Bildgebende Verfahren
In einigen Fällen können bildgebende Verfahren wie die Magnetresonanztomografie (MRT) oder die Computertomografie (CT) erforderlich sein, um die Ursache der Nervenschmerzen zu identifizieren.
Nervenbiopsie
In seltenen Fällen kann eine Nervenbiopsie erforderlich sein, um eine Erkrankung der dünnen Nervenfasern (Small-Fiber-Neuropathie) festzustellen.
Behandlung von Nervenschmerzen
Die Behandlung von Nervenschmerzen zielt in erster Linie darauf ab, die Schmerzen zu lindern und die Lebensqualität der Betroffenen zu verbessern. Die Therapie richtet sich nach der Ursache der Nervenschmerzen und den individuellen Symptomen des Patienten.
Ursachenspezifische Therapie
Wenn die Ursache der Nervenschmerzen bekannt ist, sollte diese gezielt behandelt werden. Bei Diabetes mellitus ist eine optimale Blutzuckereinstellung wichtig. Bei Alkoholmissbrauch ist ein dauerhafter Alkoholentzug erforderlich. Bei Autoimmunerkrankungen können Immunsuppressiva eingesetzt werden.
Medikamentöse Schmerztherapie
Verschiedene Medikamente können die Schmerzen einer PNP lindern. In der Regel steigert Ihr Arzt die Dosierung dieser Medikamente langsam, um auf etwaige Nebenwirkungen unmittelbar reagieren zu können.
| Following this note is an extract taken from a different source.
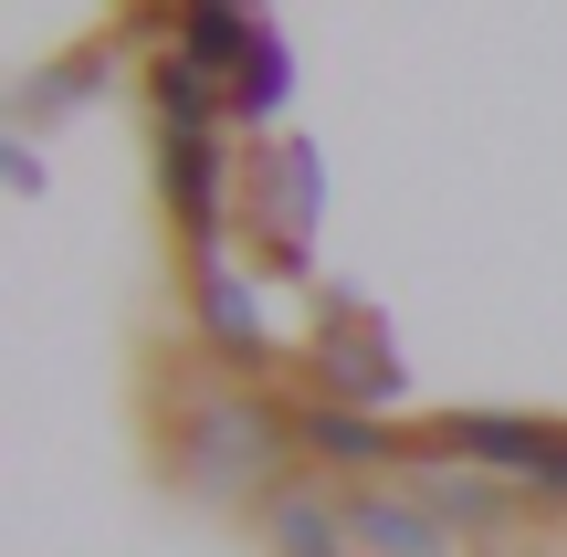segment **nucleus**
<instances>
[{"mask_svg": "<svg viewBox=\"0 0 567 557\" xmlns=\"http://www.w3.org/2000/svg\"><path fill=\"white\" fill-rule=\"evenodd\" d=\"M316 369L337 379L347 411H389V400H400V358H389V337H379V316H368V306H337L316 327Z\"/></svg>", "mask_w": 567, "mask_h": 557, "instance_id": "nucleus-1", "label": "nucleus"}, {"mask_svg": "<svg viewBox=\"0 0 567 557\" xmlns=\"http://www.w3.org/2000/svg\"><path fill=\"white\" fill-rule=\"evenodd\" d=\"M431 442L463 453V463H494V474H515V484H536L567 453L557 421H505V411H442V421H431Z\"/></svg>", "mask_w": 567, "mask_h": 557, "instance_id": "nucleus-2", "label": "nucleus"}, {"mask_svg": "<svg viewBox=\"0 0 567 557\" xmlns=\"http://www.w3.org/2000/svg\"><path fill=\"white\" fill-rule=\"evenodd\" d=\"M158 179L179 189L189 252H200V264H221V147H210V126H168V147H158Z\"/></svg>", "mask_w": 567, "mask_h": 557, "instance_id": "nucleus-3", "label": "nucleus"}, {"mask_svg": "<svg viewBox=\"0 0 567 557\" xmlns=\"http://www.w3.org/2000/svg\"><path fill=\"white\" fill-rule=\"evenodd\" d=\"M264 537H274V557H347L358 547L347 537V505L326 495V484H305V474L264 484Z\"/></svg>", "mask_w": 567, "mask_h": 557, "instance_id": "nucleus-4", "label": "nucleus"}, {"mask_svg": "<svg viewBox=\"0 0 567 557\" xmlns=\"http://www.w3.org/2000/svg\"><path fill=\"white\" fill-rule=\"evenodd\" d=\"M252 168H264V231H274V264H305V231H316V147H305V137H274Z\"/></svg>", "mask_w": 567, "mask_h": 557, "instance_id": "nucleus-5", "label": "nucleus"}, {"mask_svg": "<svg viewBox=\"0 0 567 557\" xmlns=\"http://www.w3.org/2000/svg\"><path fill=\"white\" fill-rule=\"evenodd\" d=\"M295 442L316 463H347V474H389V463H400V432H389L379 411H347V400H337V411L305 400V411H295Z\"/></svg>", "mask_w": 567, "mask_h": 557, "instance_id": "nucleus-6", "label": "nucleus"}, {"mask_svg": "<svg viewBox=\"0 0 567 557\" xmlns=\"http://www.w3.org/2000/svg\"><path fill=\"white\" fill-rule=\"evenodd\" d=\"M347 537L368 557H442V516L421 495H347Z\"/></svg>", "mask_w": 567, "mask_h": 557, "instance_id": "nucleus-7", "label": "nucleus"}, {"mask_svg": "<svg viewBox=\"0 0 567 557\" xmlns=\"http://www.w3.org/2000/svg\"><path fill=\"white\" fill-rule=\"evenodd\" d=\"M200 316H210V348L221 358H264V295L231 264H200Z\"/></svg>", "mask_w": 567, "mask_h": 557, "instance_id": "nucleus-8", "label": "nucleus"}, {"mask_svg": "<svg viewBox=\"0 0 567 557\" xmlns=\"http://www.w3.org/2000/svg\"><path fill=\"white\" fill-rule=\"evenodd\" d=\"M421 505L442 526H473V537H505V526H515V505H505V484H494V474H431Z\"/></svg>", "mask_w": 567, "mask_h": 557, "instance_id": "nucleus-9", "label": "nucleus"}, {"mask_svg": "<svg viewBox=\"0 0 567 557\" xmlns=\"http://www.w3.org/2000/svg\"><path fill=\"white\" fill-rule=\"evenodd\" d=\"M231 105H243V116H274V105H284V42L274 32H252L243 74H231Z\"/></svg>", "mask_w": 567, "mask_h": 557, "instance_id": "nucleus-10", "label": "nucleus"}, {"mask_svg": "<svg viewBox=\"0 0 567 557\" xmlns=\"http://www.w3.org/2000/svg\"><path fill=\"white\" fill-rule=\"evenodd\" d=\"M526 495H536V505H567V453H557V463H547V474H536V484H526Z\"/></svg>", "mask_w": 567, "mask_h": 557, "instance_id": "nucleus-11", "label": "nucleus"}]
</instances>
Sollten die Schmerzen hauptsächlich auf bestimmten Hautarealen auftreten, kann auch ein örtlich betäubendes Lidocain-Pflaster sinnvoll sein.
Nicht-medikamentöse Therapie
Physiotherapie kann helfen, geschwächte Muskelgruppen zu stärken und die Beweglichkeit zu verbessern. Ergotherapie kann helfen, alltägliche Handgriffe oder neue Techniken intensiv zu trainieren. Medizinische Fußpflege ist wichtig, um Verletzungen an den Füßen zu vermeiden. Transkutane elektrische Nervenstimulation (TENS) kann helfen, die Schmerzweiterleitung zum Gehirn zu blockieren.
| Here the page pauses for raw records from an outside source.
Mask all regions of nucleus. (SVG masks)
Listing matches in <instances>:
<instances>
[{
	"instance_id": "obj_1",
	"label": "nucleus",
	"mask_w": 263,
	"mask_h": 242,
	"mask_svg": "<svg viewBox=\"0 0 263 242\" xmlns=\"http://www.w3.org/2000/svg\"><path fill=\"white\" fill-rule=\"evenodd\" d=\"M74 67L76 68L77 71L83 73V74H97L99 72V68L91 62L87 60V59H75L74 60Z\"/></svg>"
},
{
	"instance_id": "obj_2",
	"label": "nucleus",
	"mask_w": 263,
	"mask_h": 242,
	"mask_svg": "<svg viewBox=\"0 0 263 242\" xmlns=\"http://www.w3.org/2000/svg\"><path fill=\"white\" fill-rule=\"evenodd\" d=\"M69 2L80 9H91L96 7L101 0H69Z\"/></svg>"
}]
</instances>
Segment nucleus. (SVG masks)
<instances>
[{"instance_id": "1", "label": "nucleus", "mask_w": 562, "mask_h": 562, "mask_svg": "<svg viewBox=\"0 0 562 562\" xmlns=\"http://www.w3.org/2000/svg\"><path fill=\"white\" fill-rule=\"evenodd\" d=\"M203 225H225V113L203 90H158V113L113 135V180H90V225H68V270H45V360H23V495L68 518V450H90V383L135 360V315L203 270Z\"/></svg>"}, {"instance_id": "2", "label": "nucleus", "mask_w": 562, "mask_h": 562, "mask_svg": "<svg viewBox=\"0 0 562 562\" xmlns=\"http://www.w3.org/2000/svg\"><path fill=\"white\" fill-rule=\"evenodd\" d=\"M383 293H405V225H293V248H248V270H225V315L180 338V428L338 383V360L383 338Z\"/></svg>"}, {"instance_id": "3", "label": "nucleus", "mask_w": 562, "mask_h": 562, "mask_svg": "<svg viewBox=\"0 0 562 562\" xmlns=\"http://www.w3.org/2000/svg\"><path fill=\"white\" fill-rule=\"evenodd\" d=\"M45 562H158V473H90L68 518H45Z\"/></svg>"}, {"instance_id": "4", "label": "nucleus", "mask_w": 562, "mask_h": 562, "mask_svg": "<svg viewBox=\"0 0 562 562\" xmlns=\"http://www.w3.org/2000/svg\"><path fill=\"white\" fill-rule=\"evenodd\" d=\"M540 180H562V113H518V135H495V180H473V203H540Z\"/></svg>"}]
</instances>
Alternative Therapieverfahren
Auch alternative Therapieverfahren wie Akupunktur, Elektrotherapie (Stangerbäder) und Hydrotherapie (Wechselgüsse) können zur Linderung von Nervenschmerzen beitragen. Capsaicin-Creme, eine Salbe aus spanischem Pfeffer, kann ebenfalls helfen, die Schmerzsensoren zu betäuben.
Operative Maßnahmen
In seltenen Fällen, insbesondere bei Engpasssyndromen, kann eine Operation erforderlich sein, um den Nerv zu entlasten.
Selbsthilfemaßnahmen
Achten Sie auf kleine, dafür häufigere Mahlzeiten, um Völlegefühl, Übelkeit und Erbrechen vorzubeugen. Nehmen Sie viel Flüssigkeit und ballaststoffreiche Lebensmittel zu sich, um Verstopfungen entgegenzuwirken. Wählen Sie eine Schlafposition mit erhobenem Oberkörper und tragen Sie auch nachts Stützstrümpfe, um Schwindelgefühle beim Aufstehen zu reduzieren. Testen Sie warme, kalte oder Wechselbäder, um Schmerzen und Fehlempfindungen zu lindern. Auch warme oder kalte Umschläge können eine wohltuende Wirkung haben. Gewöhnen Sie sich einen routinemäßigen Gang zur Toilette alle drei Stunden an, um einem veränderten Harndrang zu begegnen und Unannehmlichkeiten zu vermeiden. Lassen Sie sich bei Erektionsstörungen oder trockener Vaginalhaut ärztlich beraten. Eine Vakuumpumpe oder Gleitmittel können hier sehr hilfreich sein. Entfernen Sie Stolperfallen und schaffen Sie eine barrierefreie Umgebung, um die Sturzgefahr zu mindern.
Spezielle Nervenschmerzen
Wirbelgleiten (Spondylolisthesis)
Beim Wirbelgleiten (Spondylolisthesis) verrutscht ein Wirbel gegenüber dem angrenzenden Wirbel. Dies kann durch einen Spalt in den Wirbelbögen ausgelöst sein (Spondylolyse) oder aufgrund einer einfachen Verschleißerkrankung. In der Regel zeigt sich diese Veränderung an der unteren Lendenwirbelsäule, weshalb es zu chronischen, tief sitzenden Rückenschmerzen im unteren Rückenbereich kommen kann. Verrutscht ein Wirbel so stark, dass eine Nervenwurzel eingeklemmt wird, kommt es oft zu entsprechenden Symptomen in den Beinen mit Taubheitsgefühlen, Schmerzen und teilweise auch Lähmungen. Auch ein Kontrollverlust der Blasen- und Mastdarmfunktion sowie sexuellen Störungen sind möglich.
Karpaltunnelsyndrom
Das Karpaltunnelsyndrom ist ein Engpasssyndrom, bei dem der Nervus medianus im Handgelenk eingeengt wird. Dies kann zu Schmerzen, Taubheitsgefühlen und Kribbeln in den Fingern führen.